CONCLUSION: Despite a good general agreement between the gold standard and the participants' responses, the absolute agreement for intermediate CDR values was very poor for both horizontal and vertical values.

Keywords: Optic disc; Glaucoma/diagnosis; Optic nerve diseases/diagnosis; Diagnostic techniques, ophthalmological; Internet/utilization; Measures

RESUMO

OBJETIVO: Avaliar e comparar a habilidade de observadores em medir a razão escavação/disco (CDR) por meio de figuras esquemáticas.

MÉTODOS: Em um estudo prospectivo, randomizado e mascarado, 43 imagens representado CDR horizontais e verticais entre 0,2 e 0,9 foram desenvolvidas e apresentadas em uma tela de computador para 171 participantes.

RESULTADOS: Para todos os intervalos de CDR a concordância foi satisfatória para análise kappa (0,755 e 0,730 para CDR horizontais e verticais, respectivamente) e para concordância de Lin (R=0,88 e R=0,86 para medidas horizontais e verticais respectivamente). No entanto, a concordância foi fraca para valores intermediários de CDR. A pior concordância ocorreu para CDR horizontais e verticais entre 0,4 e 0,6.

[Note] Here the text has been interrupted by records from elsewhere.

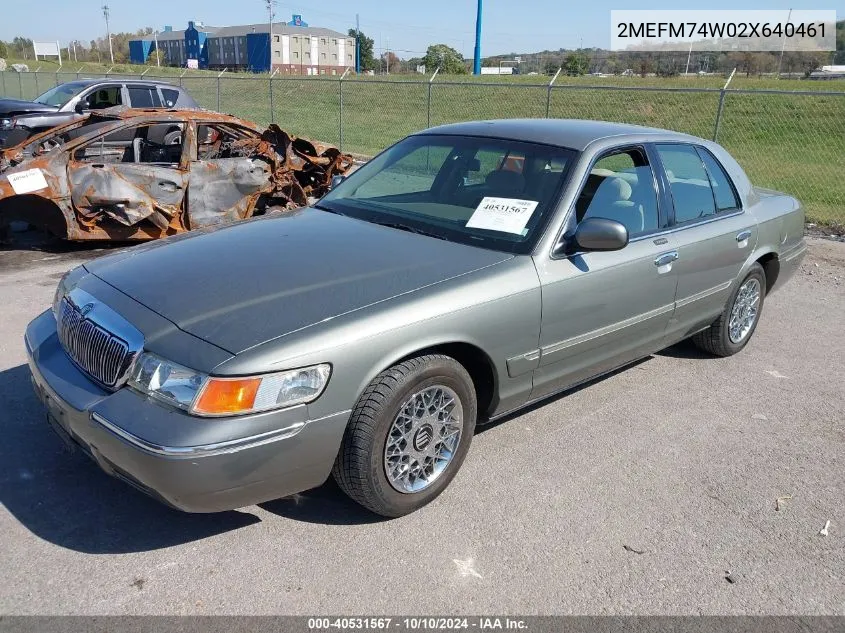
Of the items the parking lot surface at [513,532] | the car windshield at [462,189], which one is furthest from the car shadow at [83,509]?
the car windshield at [462,189]

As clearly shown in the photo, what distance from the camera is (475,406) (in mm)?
3457

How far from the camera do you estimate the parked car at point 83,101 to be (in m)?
11.7

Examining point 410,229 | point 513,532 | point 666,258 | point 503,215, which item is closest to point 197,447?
point 513,532

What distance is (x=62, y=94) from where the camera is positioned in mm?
13828

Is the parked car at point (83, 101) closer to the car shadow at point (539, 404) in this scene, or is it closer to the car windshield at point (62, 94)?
the car windshield at point (62, 94)

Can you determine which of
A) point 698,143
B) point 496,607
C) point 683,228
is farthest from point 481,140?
point 496,607

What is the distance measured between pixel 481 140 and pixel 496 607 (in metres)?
2.68

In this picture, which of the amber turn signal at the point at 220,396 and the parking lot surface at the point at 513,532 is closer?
the amber turn signal at the point at 220,396

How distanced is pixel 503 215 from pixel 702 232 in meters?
1.57

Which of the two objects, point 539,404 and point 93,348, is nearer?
point 93,348

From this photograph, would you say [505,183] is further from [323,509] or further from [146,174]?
[146,174]

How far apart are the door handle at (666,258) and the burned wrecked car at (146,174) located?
5479 mm

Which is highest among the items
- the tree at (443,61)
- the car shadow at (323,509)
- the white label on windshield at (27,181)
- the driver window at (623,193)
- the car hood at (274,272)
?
the tree at (443,61)

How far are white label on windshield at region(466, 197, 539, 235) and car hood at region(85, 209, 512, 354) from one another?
212 mm
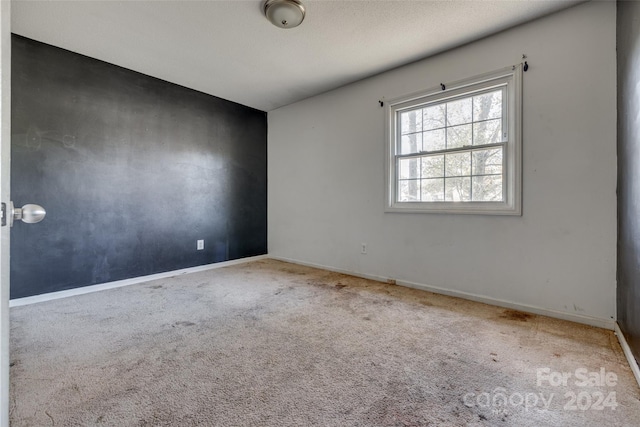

CONCLUSÃO: Apesar da boa concordância geral entre as respostas corretas e as respostas dadas pelos participantes, a concordância absoluta para valores intermediários de CDR mostrou-se muito fraca tanto para figuras horizontais como verticais.

Descritores: Disco óptico; Glaucoma/diagnóstico; Doenças do nervo óptico/diagnóstico; Técnicas de diagnóstico oftalmológico; Internet/utilização; Medidas

INTRODUCTION

Glaucoma is a progressive optic neuropathy characterized by a specific pattern of optic nerve head and visual field damage^(1-2). There are several different ways to classify glaucoma optic nerve damage; one of the most commonly used in clinical and epidemiological studies is the cup/disc ratio (CDR)^(3-4). However, the CDR measurement is not the optimal method to classify glaucoma damage. Foster et al. reported problems with CDR measurement reproducibility and demonstrated that the nerve rim usually exhibits an asymmetric pattern of thinning, which often does not reflect the vertical or horizontal axis⁽²⁾. Some physicians only employ the CDR classification method to report the optic nerve condition and use it to follow the rate of progression; they do not acquire images or draw the optic nerve. Jampel and Quigley reported on the lack of agreement among glaucoma experts when they independently assessed the disc change over time in patients with established visual field loss⁽⁵⁾.

The agreement in CDR evaluation between observers may be very poor, since it is a measurement that may be difficult to teach residents and requires practice to improve its ability to evaluate the condition of the optic nerve. We developed a CDR self-evaluation Internet tool for residents and previously trained physicians. In this study, we evaluated and compared the observers' ability to use this tool to measure simulations of CDR as concentric and non-concentric circles.

METHODS

The study protocol was reviewed and approved by the Institutional Review Board of the Federal University of São Paulo. It was a cross-sectional, randomized, and masked study. The tests were performed on the internet. The study group was comprised of both genders. All participants were over 20 years old and had a referred visual acuity of 20/20 with or without correction of both eyes.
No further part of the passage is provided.